◆ Предоставленный фрагмент:
++++++++
В круге молодых славянских культур противоположностью исихазма был не дух светской культуры, но бездуховная рутина механической внешней религиозности, поверхностного обрядоверия. Исихазм дал болгарскому, сербскому, русскому народному сознанию возможность в полной мере «обживать» эмоциональную культуру христианства. Славянские адепты афонского «умного делания» искали в нем не заградительную стену против секуляризации культуры, а возможность выйти за пределы бессодержательного обрядоверия и с новой ответственностью вглядеться в глубины души; для них исихазм был не помехой, а скорее стимулом к усвоению хранимых Византией ценностей эллинской культурной традиции. На Балканах и особенно на Руси исихастам суждено было играть существенно иную роль, чем в Греции.

Исихазм был межнациональным «движением» и приводил людей в движение в буквальном смысле этого слова: искатели монашеской мудрости отправлялись с Балкан и с далекой Руси на Афон и в Константинополь, чтобы на месте овладеть новой культурой самоуглубления, и попутно знакомились с греческим языком, греческой ученостью и греческой жизнью. Многие русские люди XIV и XV вв. могли сказать в подтверждение своих рассказов о византийских обычаях то, что говорил Нил Сорский: «Яко же и самовидцы быхом в святей горе Афонстей и в странах Цареграда». Еще применительно к Сергию Радонежскому отмечается как нечто особенное и удивительное, что он «не взыска царствующего града, ни святыя горы», т. е. не был ни в Константинополе, ни на Афоне. Славянские питомцы исихастской культуры были охвачены совсем особой любовью к греческому языку: для Руси этой эпохи характерны такие фигуры, как Савва Вишерский, оплакивающий недостаточность своей подготовки эллиниста как свое греховное упущение, или Троице-Сергиевский иеродиакон Зосима, изобретший для себя греческое прозвание «Ксенос» (особо важными центрами греческих штудий на Руси были Ростов и Смоленск). Тем более близкий контакт с миром греческого слова имели книжные люди Болгарии и Сербии, зачастую жившие на Афоне, в Парорийской обители или в других центрах византийской культуры.
++++++++
◆ Перечень данных:
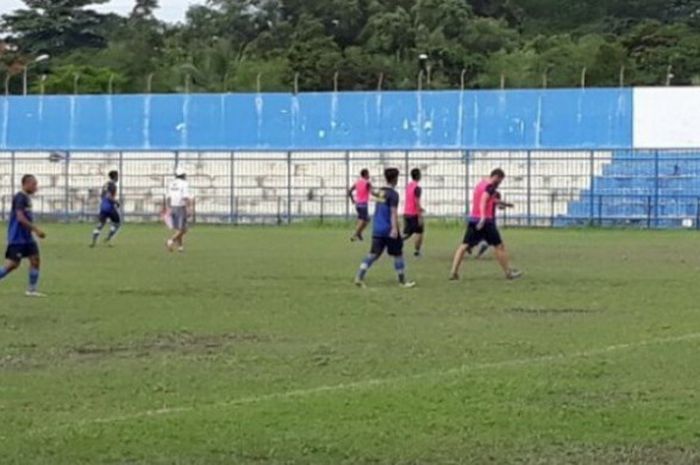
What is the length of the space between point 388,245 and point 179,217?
12005 millimetres

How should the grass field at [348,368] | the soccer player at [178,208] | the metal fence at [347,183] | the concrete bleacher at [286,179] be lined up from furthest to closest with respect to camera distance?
the concrete bleacher at [286,179]
the metal fence at [347,183]
the soccer player at [178,208]
the grass field at [348,368]

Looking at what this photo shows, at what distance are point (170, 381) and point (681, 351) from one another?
4708 millimetres

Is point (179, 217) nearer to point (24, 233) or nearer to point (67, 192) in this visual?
point (24, 233)

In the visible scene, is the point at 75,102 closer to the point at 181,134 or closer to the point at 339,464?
the point at 181,134

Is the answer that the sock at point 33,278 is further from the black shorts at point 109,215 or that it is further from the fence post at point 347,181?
the fence post at point 347,181

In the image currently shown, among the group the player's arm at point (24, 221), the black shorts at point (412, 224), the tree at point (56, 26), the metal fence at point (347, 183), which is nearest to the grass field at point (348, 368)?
the player's arm at point (24, 221)

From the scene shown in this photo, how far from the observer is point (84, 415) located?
440 inches

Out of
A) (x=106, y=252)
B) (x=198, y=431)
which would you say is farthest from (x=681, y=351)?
(x=106, y=252)

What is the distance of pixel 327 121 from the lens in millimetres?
59938

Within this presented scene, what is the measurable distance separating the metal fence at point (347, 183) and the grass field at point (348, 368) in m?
25.0

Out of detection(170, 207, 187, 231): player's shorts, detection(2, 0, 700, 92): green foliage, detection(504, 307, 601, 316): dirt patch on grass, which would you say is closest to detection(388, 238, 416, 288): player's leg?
detection(504, 307, 601, 316): dirt patch on grass

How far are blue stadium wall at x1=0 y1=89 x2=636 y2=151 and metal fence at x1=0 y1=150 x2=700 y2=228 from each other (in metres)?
1.79

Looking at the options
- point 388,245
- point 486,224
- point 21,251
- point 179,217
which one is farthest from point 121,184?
point 21,251

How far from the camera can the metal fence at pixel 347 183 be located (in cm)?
5156
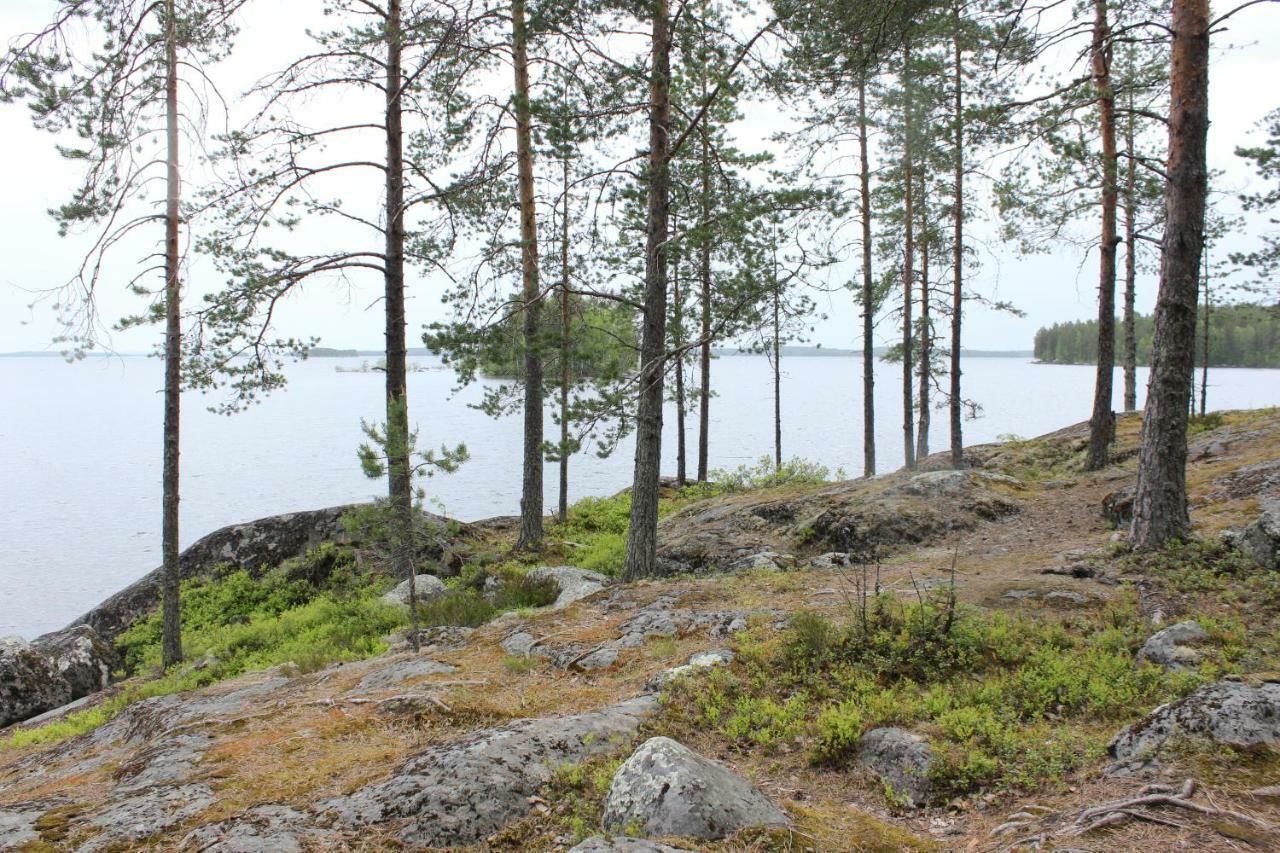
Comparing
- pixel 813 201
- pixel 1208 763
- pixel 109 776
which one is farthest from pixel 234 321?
pixel 1208 763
++++++++
◆ Задание:
Какие города фрагмент об исихазме называет особо важными центрами греческих штудий на Руси?

◆ Ответ на задание:
Ростов и Смоленск.